Extract to read:
↓

Including the grand prize, a contestant can win up to $17,450 over the course of the entire game, by answering every question correctly on every given opportunity, buzzing first and answer correctly on all six questions in Round 3, and answering the bonus round question correctly.

===Season 5 (2021)===
Season 5 follows the same game format similar to the fourth season. Couple of season changes such as Hossan Leong returning to host after a season hiatus, as well as other changes:
- The episodes are filmed without studio audience due to the ongoing COVID-19 pandemic.
- In Round 1 (The Numbers Game), two out of the six celebrities each hold a "Top up" card, awarding an additional bonus of either $50 or $100 (these values are not halved for any incorrect answers). The penalties for "Kena Fine" have the same denominations and contestants answered four questions in total, down from six (the maximum total is lowered to $600 as well; $750 if both "Top up" cards were found).

↑

Tasks:
1. Translate this sentence from the game show passage into Spanish: "The episodes are filmed without studio audience due to the ongoing COVID-19 pandemic."
2. Pick up the game show passage on the Season 5 changes after its final sentence and write a few more sentences in the same style.
The records are unrelated to the game show passage and stand on their own.

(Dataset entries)

↓

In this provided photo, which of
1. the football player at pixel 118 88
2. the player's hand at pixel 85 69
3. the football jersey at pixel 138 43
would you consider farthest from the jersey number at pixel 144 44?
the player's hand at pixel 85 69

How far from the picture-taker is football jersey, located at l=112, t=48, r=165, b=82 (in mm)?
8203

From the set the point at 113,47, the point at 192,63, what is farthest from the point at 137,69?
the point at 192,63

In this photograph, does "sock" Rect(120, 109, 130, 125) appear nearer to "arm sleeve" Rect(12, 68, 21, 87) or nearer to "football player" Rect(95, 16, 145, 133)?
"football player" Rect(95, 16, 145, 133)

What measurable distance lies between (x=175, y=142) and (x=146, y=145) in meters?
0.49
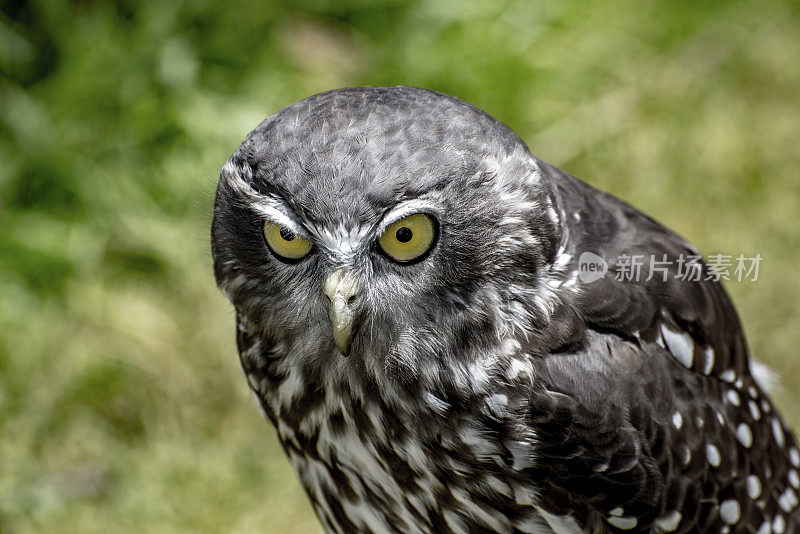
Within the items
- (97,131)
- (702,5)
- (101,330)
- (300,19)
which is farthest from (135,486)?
(702,5)

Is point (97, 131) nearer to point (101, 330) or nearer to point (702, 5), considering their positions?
point (101, 330)

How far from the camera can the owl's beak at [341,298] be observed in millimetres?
1901

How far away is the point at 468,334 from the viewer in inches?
80.6

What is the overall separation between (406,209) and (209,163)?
273 cm

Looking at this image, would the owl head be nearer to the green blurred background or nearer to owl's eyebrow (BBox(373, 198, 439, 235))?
owl's eyebrow (BBox(373, 198, 439, 235))

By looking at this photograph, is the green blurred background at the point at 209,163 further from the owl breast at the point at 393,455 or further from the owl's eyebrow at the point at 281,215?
the owl's eyebrow at the point at 281,215

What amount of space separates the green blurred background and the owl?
1.15 metres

↑

Responses for each task:
1. Los episodios se graban sin público en el estudio debido a la pandemia de COVID-19 en curso.

2.
- Round 3 was renamed to "Triple Trouble", and each question now have three answers. If the contestant buzzes in the contestant have a choice to choose one of the HDB flats (renamed from pickup board) for the value played for the question; if incorrect, the other contestant can either choose to answer for half the amount, or pass the question without a penalty (for example, if the chosen amount is $500, a second correct answer is worth $250). The denominations in the pickup board and the penalty for an incorrect answer remained the same; however, an incorrect answer for the second answer incurs half of the penalty ($100).
Theoretically, the maximum potential winnings for a contestant is $17,300, providing if the contestant correctly answers all questions, which includes the $10,000 grand prize and finding both "Top up" cards in round 1.

==Celebrity guests==
Each episode featured six (nine in seasons 1 and 2) local celebrity personalities such as singers, characters from local television shows and movies or Mediacorp artistes and a "Singaporean icon" (e.g. parking attendant, taxi driver, coolie, businessman, etc.).